(DATASET EXTRACT)

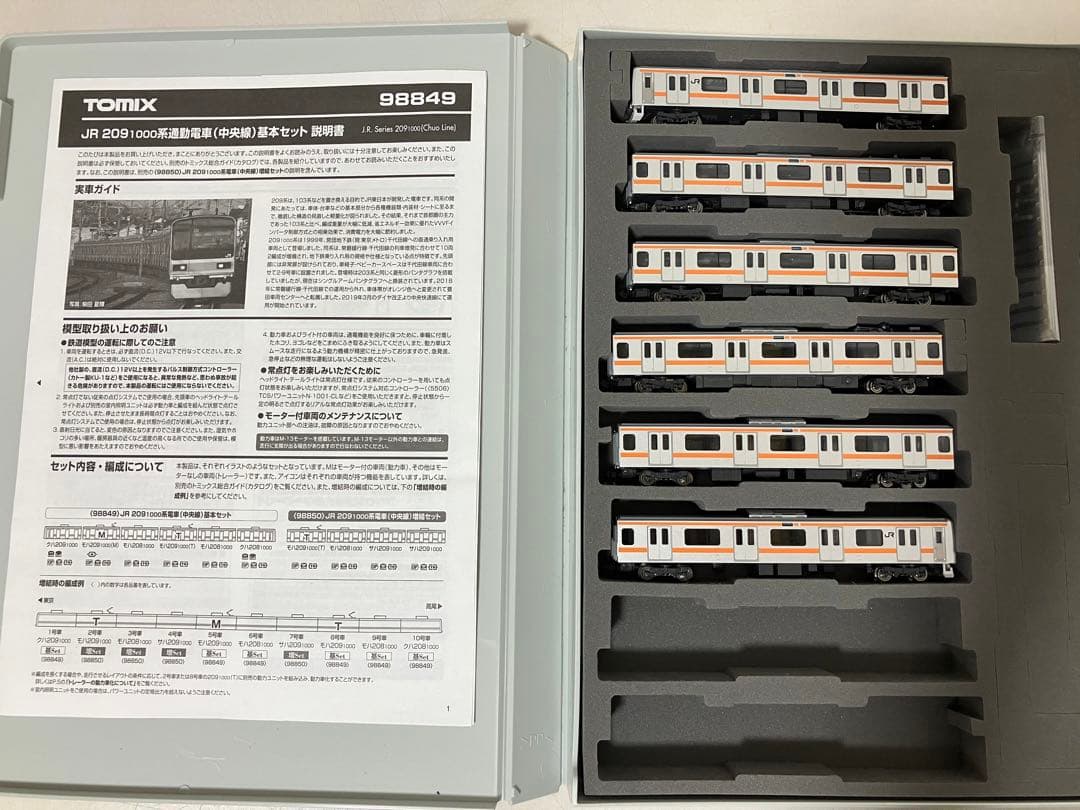 最新ロット TOMIX 98849 209系1000番台 中央線 6両基本セット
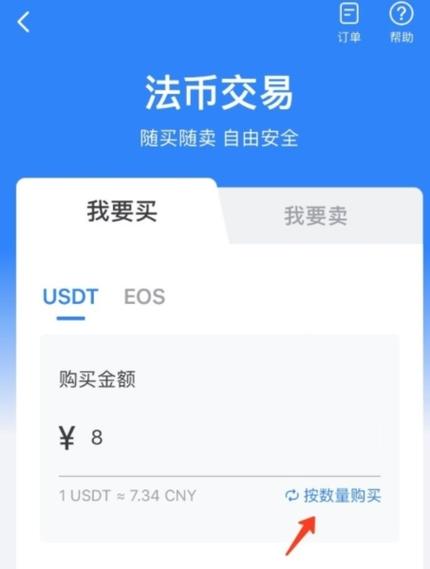 流转怎么用_流转平台指什么_如何在tpwallet最新版官网中使用投资工具实现资金的高效流转？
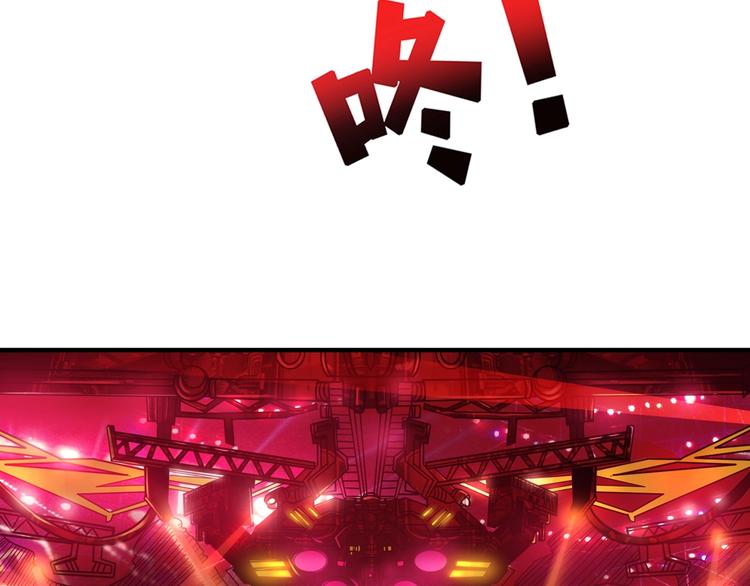 第148话 舞池里的00736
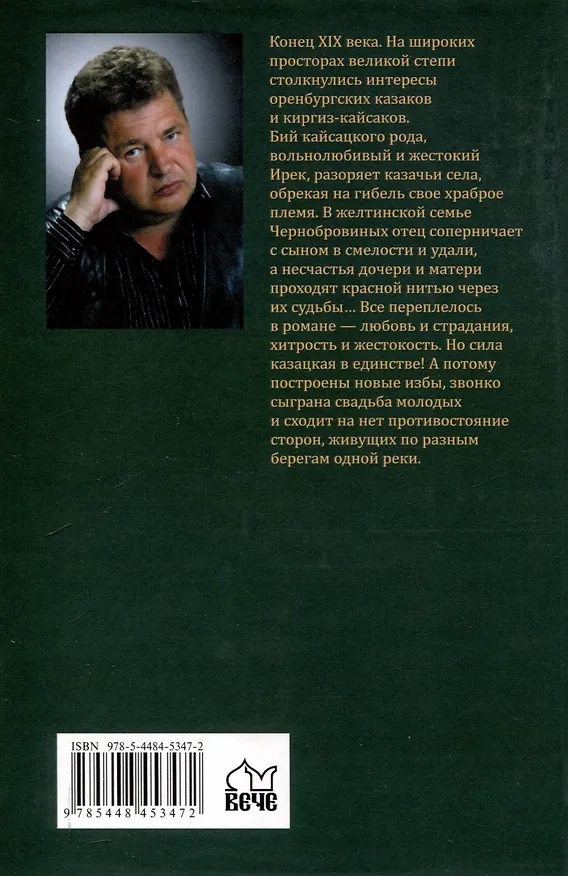 Книга Редут Жёлтый  (12+) (Александр Чиненков) — 2
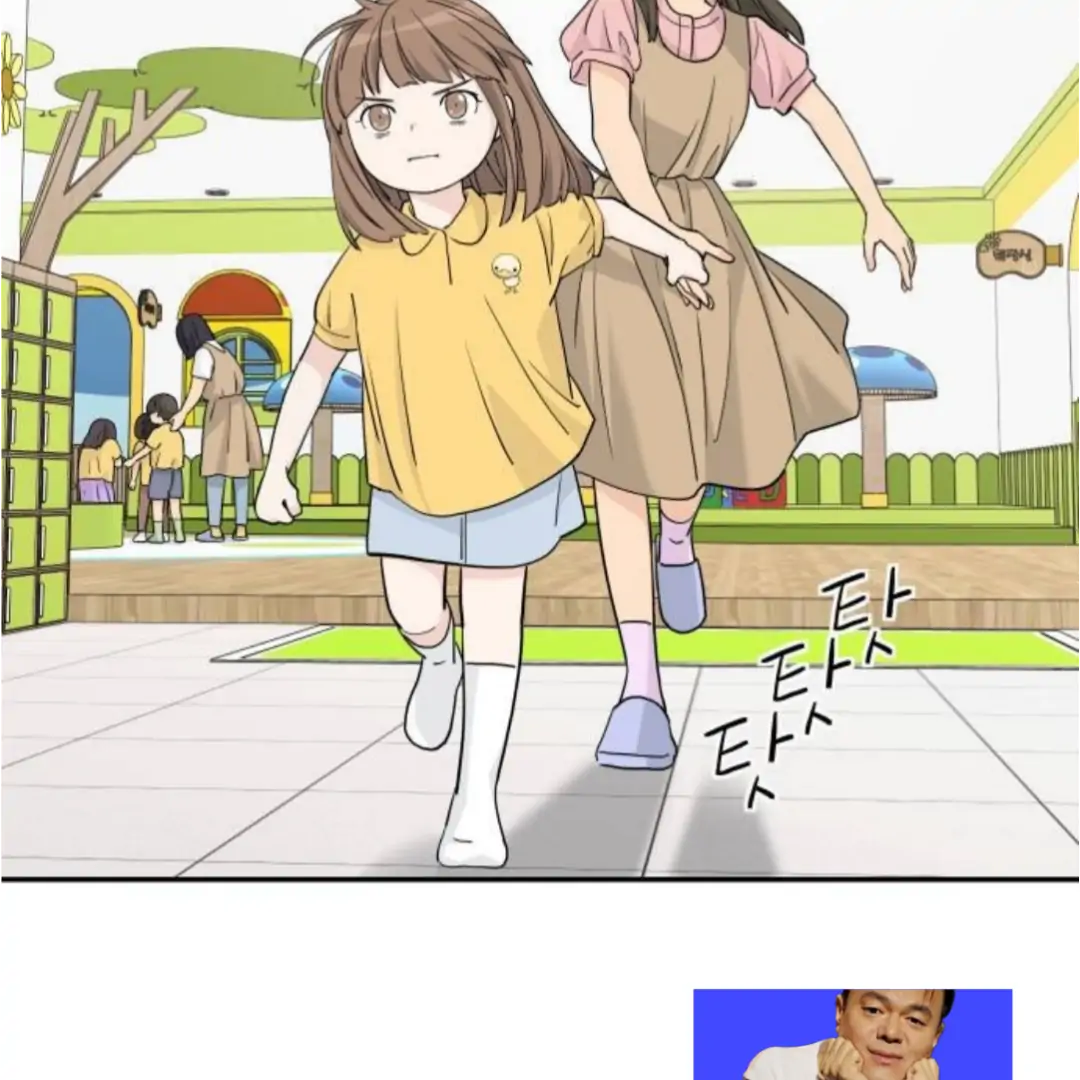 Read Sami Plays the Game chapter 53 image 139 on Lezhin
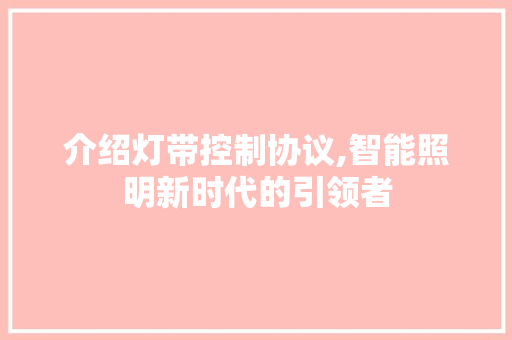 介绍灯带控制协议,智能照明新时代的引领者 建站教程
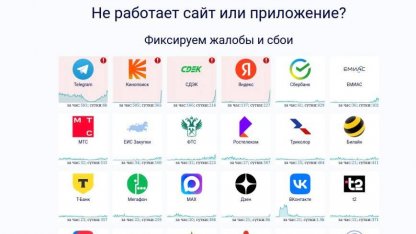 сбой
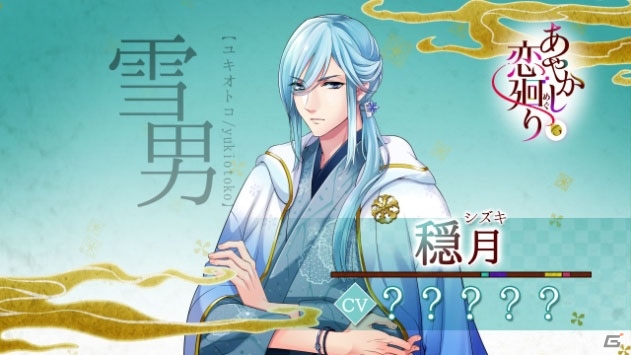 iOS/Android「あやかし恋廻り」キャラクターボイス付き動画が先行公開！の画像1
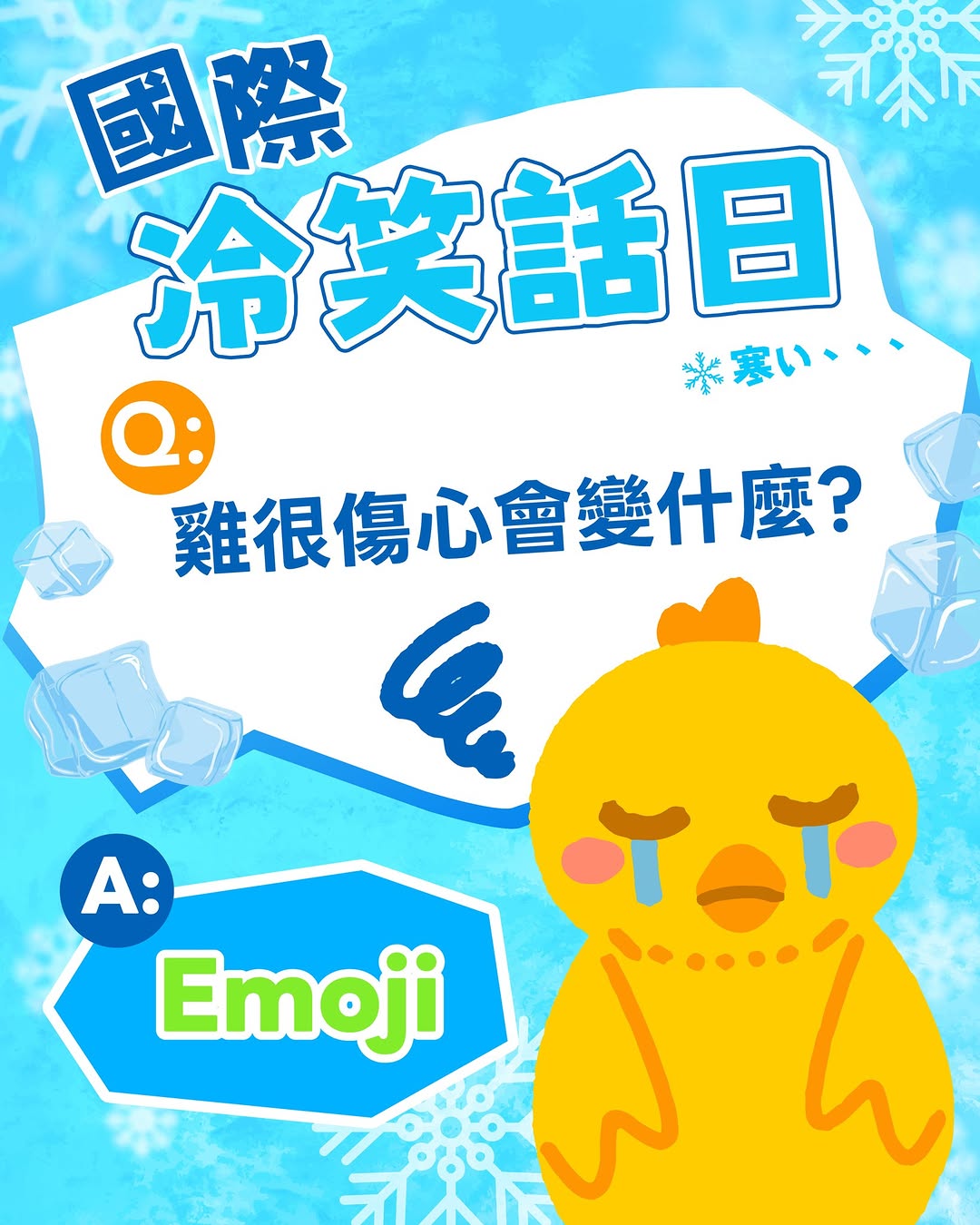 🥶 #國際冷笑話日 小編來出題！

(End DATASET EXTRACT)

Substitute "episode" for "chapter" in the data above and write out every caption again with everything else unchanged. Leave the pictures out of your answer.

- _ANSWER SPACE_:
 最新ロット TOMIX 98849 209系1000番台 中央線 6両基本セット
 流转怎么用_流转平台指什么_如何在tpwallet最新版官网中使用投资工具实现资金的高效流转？
 第148话 舞池里的00736
 Книга Редут Жёлтый  (12+) (Александр Чиненков) — 2
 Read Sami Plays the Game episode 53 image 139 on Lezhin
 介绍灯带控制协议,智能照明新时代的引领者 建站教程
 сбой
 iOS/Android「あやかし恋廻り」キャラクターボイス付き動画が先行公開！の画像1
 🥶 #國際冷笑話日 小編來出題！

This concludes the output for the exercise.